Em 19/12/2018, foi publicado o v. acórdão que, ao interpretar a natureza jurídica do rol do art. 1.015, do CPC, fixou a tese de que “O rol do art. 1.015 do CPC é de taxatividade mitigada, por isso admite a interposição de agravo de instrumento quando verificada a urgência, decorrente da inutilidade do julgamento da questão no recurso de apelação”.

No entendimento da Corte, a regra continua a ser a da taxatividade das decisões agraváveis, sendo admitida a mitigação em casos excepcionais, em que restar demonstrada a urgência, em razão da inutilidade do julgamento da questão posteriormente.

Entretanto, como esta tese será aplicada pelos demais Juízes e Tribunais, terá grande impacto no que se refere a efetividade do processo, corolário do princípio constitucional da razoável duração do processo. Isto porque, ela deixou de fixar critérios objetivos a serem observados na definição da urgência e prejudicialidade que autorizariam a mitigação do rol taxativo, cabendo ao alvedrio de cada Juiz ou Tribunal sua verificação.

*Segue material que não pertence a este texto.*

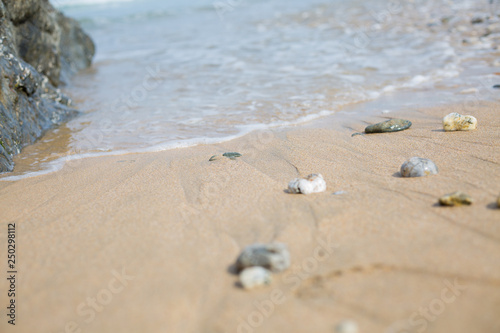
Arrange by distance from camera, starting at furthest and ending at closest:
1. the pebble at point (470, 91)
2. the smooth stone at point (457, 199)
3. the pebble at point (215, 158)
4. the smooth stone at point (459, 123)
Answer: the pebble at point (470, 91), the smooth stone at point (459, 123), the pebble at point (215, 158), the smooth stone at point (457, 199)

Assim, caso a aplicação da tese seja utilizada de forma frequente e alargada, todo o esforço do legislador será letra morta e retornará as partes ao regime processual anterior, o qual já se mostrou nefasto quando se busca a efetividade da prestação jurisdicional.

Por outro lado, caso a tese firmada pela Corte Superior seja aplicada em caráter excepcional, mantendo-se a regra da taxatividade, é impossível se a da conquista que esta decisão trouxe aos aplicadores do direito e à efetividade da justiça.